By E.S. MacLean — March, 2018
My introduction to a brake pad slap came last April when I did a dumb and costly thing—I waited to see if a noise coming from my Malibu’s brakes would somehow magically go away. It didn’t (of course) and I headed to the auto shop up the road, where a manager delivered the news. My front brakes were toast. One had 10% of its padding left, the other had none at all. And (bigger news) I needed new rotors: my reward for waiting.
As the manager added up the estimate, I asked about brake hardware. It was something I knew about from working with Carlson and something which he hadn’t mentioned.
“Are you replacing the brake clips?” I asked.
He looked up and stared at me. “No,” he said. “We’ll clean them off and reuse them.”
What happened next felt a bit odd: I asked the manager of an auto shop to add parts to a work order. And from the look on his face, I’d say discussing “brake hardware” with a customer was a first for him.
Hopefully, Carlson is going to change that. Between now and the end of May, the company is running a campaign of print and online ads—a media blitz of over 2 million ad impressions in Brake & Front End, Tire Review, Counterman and Aftermarket News. The message, aimed at industry pros and techs, can be expressed in three words: don’t brake pad slap.
A “pad slap,” as Mark Phillips of Counterman explains in the following video, is what I avoided at my auto shop—it’s a brake job where you reuse old brake hardware and just “slap” on new brake pads…
In the video, Phillips shares four common brake job mistakes…

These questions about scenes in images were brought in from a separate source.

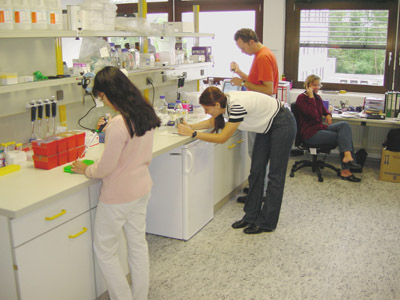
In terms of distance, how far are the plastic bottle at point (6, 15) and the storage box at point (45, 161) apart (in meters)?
0.72

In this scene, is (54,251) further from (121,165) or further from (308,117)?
(308,117)

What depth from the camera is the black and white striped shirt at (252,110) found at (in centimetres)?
313

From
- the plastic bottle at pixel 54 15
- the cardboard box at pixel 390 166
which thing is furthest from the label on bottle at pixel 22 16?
the cardboard box at pixel 390 166

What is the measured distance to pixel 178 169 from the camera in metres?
3.28

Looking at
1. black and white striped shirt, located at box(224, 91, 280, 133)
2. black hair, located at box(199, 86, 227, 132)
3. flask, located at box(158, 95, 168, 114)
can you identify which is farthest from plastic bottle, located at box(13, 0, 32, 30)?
flask, located at box(158, 95, 168, 114)

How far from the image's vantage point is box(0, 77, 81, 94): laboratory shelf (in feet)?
7.95

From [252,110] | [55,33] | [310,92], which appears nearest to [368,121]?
[310,92]

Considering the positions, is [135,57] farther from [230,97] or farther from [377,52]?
[377,52]

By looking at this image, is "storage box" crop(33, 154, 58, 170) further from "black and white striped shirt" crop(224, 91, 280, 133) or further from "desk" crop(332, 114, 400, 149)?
"desk" crop(332, 114, 400, 149)

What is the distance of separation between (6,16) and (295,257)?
2417 mm

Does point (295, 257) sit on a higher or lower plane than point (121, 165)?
lower

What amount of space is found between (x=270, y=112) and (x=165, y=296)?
4.93 feet

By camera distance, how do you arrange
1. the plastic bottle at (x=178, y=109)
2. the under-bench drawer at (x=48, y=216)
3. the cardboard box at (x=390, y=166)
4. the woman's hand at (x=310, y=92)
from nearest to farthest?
1. the under-bench drawer at (x=48, y=216)
2. the plastic bottle at (x=178, y=109)
3. the cardboard box at (x=390, y=166)
4. the woman's hand at (x=310, y=92)

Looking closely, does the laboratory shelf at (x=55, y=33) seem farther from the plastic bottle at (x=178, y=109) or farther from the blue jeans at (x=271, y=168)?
the blue jeans at (x=271, y=168)
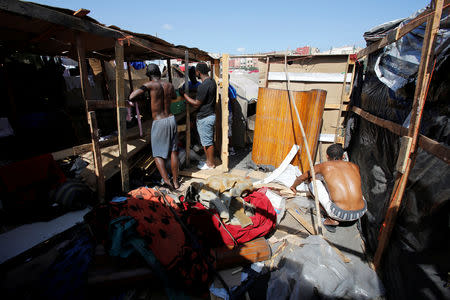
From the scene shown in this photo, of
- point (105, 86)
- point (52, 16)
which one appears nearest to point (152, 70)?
point (52, 16)

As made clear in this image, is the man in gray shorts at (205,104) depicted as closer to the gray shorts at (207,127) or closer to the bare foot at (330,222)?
the gray shorts at (207,127)

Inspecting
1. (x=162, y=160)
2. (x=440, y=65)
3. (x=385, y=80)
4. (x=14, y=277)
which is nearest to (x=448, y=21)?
(x=440, y=65)

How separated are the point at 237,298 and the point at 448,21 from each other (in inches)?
137

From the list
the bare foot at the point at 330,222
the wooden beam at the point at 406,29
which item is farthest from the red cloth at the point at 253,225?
the wooden beam at the point at 406,29

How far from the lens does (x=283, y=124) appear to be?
4.92m

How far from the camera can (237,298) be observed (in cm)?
213

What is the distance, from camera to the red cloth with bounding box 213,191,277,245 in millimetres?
2667

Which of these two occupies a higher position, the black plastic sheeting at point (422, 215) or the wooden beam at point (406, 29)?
the wooden beam at point (406, 29)

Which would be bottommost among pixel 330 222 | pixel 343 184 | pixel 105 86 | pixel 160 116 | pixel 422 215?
pixel 330 222

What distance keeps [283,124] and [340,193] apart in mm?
2215

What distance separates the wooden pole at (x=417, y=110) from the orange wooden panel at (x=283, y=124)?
8.05 ft

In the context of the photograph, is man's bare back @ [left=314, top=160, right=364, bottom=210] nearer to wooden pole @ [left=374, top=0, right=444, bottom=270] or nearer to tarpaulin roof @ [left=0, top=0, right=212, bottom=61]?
wooden pole @ [left=374, top=0, right=444, bottom=270]

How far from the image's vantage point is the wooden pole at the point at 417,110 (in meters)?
1.77

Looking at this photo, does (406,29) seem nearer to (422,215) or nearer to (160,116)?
(422,215)
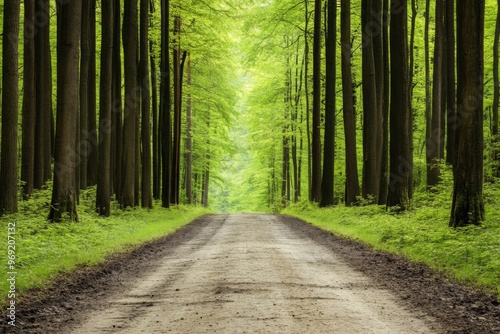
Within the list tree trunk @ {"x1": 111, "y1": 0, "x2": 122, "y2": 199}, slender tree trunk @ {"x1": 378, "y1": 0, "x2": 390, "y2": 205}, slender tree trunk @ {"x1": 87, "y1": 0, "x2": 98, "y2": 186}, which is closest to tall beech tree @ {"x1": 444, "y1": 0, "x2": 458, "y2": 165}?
slender tree trunk @ {"x1": 378, "y1": 0, "x2": 390, "y2": 205}

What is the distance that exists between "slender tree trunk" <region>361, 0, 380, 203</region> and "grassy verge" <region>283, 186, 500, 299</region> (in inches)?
129

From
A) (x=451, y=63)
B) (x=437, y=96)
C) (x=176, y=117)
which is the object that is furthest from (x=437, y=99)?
(x=176, y=117)

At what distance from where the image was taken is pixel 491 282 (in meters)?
8.62

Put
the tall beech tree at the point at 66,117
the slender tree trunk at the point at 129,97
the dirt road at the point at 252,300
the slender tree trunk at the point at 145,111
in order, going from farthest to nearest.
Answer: the slender tree trunk at the point at 145,111 → the slender tree trunk at the point at 129,97 → the tall beech tree at the point at 66,117 → the dirt road at the point at 252,300

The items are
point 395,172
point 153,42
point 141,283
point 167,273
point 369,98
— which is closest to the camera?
point 141,283

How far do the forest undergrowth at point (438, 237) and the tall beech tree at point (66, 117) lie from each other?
802cm

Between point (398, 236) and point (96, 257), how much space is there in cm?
719

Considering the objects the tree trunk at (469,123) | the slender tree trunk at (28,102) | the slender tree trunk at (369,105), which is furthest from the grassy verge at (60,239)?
the slender tree trunk at (369,105)

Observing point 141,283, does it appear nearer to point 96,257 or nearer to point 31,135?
point 96,257

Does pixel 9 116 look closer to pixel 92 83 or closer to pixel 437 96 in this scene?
pixel 92 83

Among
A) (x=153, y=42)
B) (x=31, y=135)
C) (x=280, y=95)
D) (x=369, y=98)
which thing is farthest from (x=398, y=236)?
(x=280, y=95)

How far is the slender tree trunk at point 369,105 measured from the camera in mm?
23203

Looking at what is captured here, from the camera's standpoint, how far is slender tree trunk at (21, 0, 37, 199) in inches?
750

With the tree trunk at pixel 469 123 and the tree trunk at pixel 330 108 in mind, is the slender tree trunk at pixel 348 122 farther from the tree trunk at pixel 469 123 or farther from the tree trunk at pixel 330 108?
the tree trunk at pixel 469 123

1. Not replacing the hardware
Reusing old hardware is like putting old shoelaces on a new pair of shoes—it’s a lousy idea. Brake hardware is designed to hold the brake pads in exactly the right place. It wears out over time (as the brake pads do) and doesn’t work exactly right.

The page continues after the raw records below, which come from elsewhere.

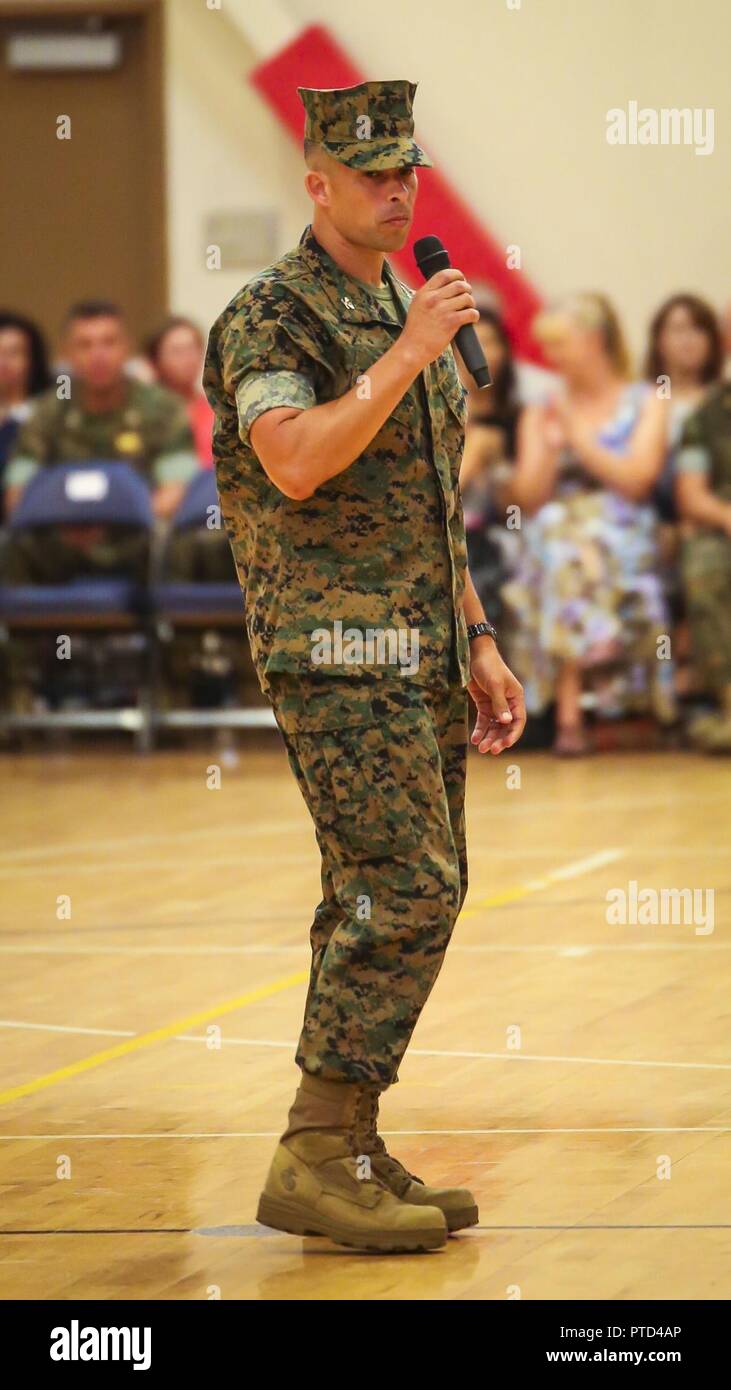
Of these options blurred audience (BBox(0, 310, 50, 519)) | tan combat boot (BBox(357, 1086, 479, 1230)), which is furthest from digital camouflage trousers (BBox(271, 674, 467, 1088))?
blurred audience (BBox(0, 310, 50, 519))

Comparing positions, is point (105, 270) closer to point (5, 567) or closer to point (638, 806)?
point (5, 567)

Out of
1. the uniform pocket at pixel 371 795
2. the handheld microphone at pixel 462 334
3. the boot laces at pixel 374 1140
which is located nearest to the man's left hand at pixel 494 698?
the uniform pocket at pixel 371 795

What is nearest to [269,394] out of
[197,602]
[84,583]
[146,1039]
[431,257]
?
[431,257]

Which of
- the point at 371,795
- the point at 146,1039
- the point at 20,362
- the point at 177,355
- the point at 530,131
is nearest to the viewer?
the point at 371,795

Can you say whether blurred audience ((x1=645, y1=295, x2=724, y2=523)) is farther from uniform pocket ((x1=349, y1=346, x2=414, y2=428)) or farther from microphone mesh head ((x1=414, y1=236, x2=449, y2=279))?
uniform pocket ((x1=349, y1=346, x2=414, y2=428))

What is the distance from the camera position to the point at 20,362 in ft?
33.9

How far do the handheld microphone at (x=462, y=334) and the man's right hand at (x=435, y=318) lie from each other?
2.0 inches

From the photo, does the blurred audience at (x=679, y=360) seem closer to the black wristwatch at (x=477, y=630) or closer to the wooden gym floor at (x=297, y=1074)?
the wooden gym floor at (x=297, y=1074)

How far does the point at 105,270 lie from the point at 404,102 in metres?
8.60

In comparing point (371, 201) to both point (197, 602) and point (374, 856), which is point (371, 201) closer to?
point (374, 856)

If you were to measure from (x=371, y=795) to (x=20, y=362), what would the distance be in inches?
308

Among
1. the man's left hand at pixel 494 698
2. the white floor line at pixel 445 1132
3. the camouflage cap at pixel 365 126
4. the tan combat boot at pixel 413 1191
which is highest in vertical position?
the camouflage cap at pixel 365 126

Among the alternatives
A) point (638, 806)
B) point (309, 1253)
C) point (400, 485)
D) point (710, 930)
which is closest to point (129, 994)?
point (710, 930)

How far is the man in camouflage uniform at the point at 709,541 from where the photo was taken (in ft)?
30.5
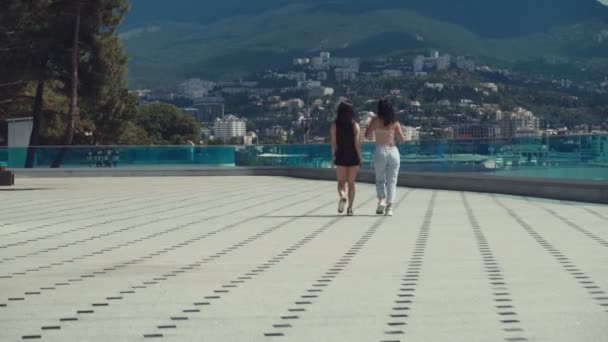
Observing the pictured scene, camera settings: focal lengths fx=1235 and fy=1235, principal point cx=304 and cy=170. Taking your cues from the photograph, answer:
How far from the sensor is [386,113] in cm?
1719

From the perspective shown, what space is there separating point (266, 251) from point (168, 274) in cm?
210

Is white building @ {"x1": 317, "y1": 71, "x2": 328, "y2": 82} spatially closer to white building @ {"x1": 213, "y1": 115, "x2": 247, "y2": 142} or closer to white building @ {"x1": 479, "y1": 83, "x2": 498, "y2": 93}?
white building @ {"x1": 213, "y1": 115, "x2": 247, "y2": 142}

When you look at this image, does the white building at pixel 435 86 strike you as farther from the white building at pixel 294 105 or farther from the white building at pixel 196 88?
the white building at pixel 196 88

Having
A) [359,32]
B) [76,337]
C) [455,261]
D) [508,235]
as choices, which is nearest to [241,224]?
[508,235]

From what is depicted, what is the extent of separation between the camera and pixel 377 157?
17172 millimetres

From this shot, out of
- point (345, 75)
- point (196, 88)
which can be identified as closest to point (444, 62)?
point (345, 75)

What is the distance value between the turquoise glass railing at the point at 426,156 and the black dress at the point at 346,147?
5.10 meters

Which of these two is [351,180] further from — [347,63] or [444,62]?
[347,63]

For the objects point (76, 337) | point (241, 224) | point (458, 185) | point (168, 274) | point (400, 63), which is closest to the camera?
point (76, 337)

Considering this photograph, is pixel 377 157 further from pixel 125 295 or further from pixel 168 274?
pixel 125 295

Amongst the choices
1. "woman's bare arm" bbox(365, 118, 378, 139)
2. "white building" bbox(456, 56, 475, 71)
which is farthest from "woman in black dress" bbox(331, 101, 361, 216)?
"white building" bbox(456, 56, 475, 71)

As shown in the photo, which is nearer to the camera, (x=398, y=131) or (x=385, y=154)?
(x=385, y=154)

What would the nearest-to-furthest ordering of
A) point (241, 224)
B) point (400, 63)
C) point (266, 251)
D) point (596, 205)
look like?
point (266, 251) < point (241, 224) < point (596, 205) < point (400, 63)

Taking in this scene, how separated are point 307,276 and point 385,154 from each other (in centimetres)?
771
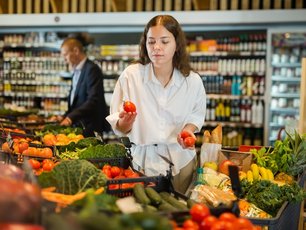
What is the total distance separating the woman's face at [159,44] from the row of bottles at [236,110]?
421cm

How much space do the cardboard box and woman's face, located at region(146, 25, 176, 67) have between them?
99cm

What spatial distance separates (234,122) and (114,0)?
266 cm

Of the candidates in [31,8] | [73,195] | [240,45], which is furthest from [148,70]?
[31,8]

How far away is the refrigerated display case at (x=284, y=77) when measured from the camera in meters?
7.32

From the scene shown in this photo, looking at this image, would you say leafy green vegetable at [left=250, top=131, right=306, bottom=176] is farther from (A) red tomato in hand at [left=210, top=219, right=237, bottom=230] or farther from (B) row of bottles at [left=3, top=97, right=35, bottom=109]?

So if you don’t replace the hardware during a brake job, guess what? It’s not a complete brake job. You are guaranteeing your new brake pads are going to be, to a greater or lesser degree, out of position. The result? Noise and premature wear on your new pads.
2. Not lubricating the guide pins
Guide pins, as their name implies, are brake parts designed to guide and direct the movement of brake pads on and off the rotors. During every brake job, you need to lubricate them with the right stuff—brake caliper grease. And if you see ANY sign of rust, replace them.
3. Installing the brake pads backwards
Installing a brake pad backwards? “It happens more often than you think,” says Phillips. “Especially when the vehicle’s owner complains that the brakes are grinding after a friend changed the brake pads.”
4. Not properly torquing the caliper bracket bolts
“Not all caliper bracket bolts are the same,” says Phillips. “Torque ranges can vary from 30- to 110-ft/lbs. Also, some bracket bolts can be torque-to-yield or require liquid tread lockers.”
There you have it—avoid the brake pad slap. It’s the message Carlson is spreading right now from coast to coast, and that hopefully will include the auto shop up the road from me.
Let the hardware conversations begin.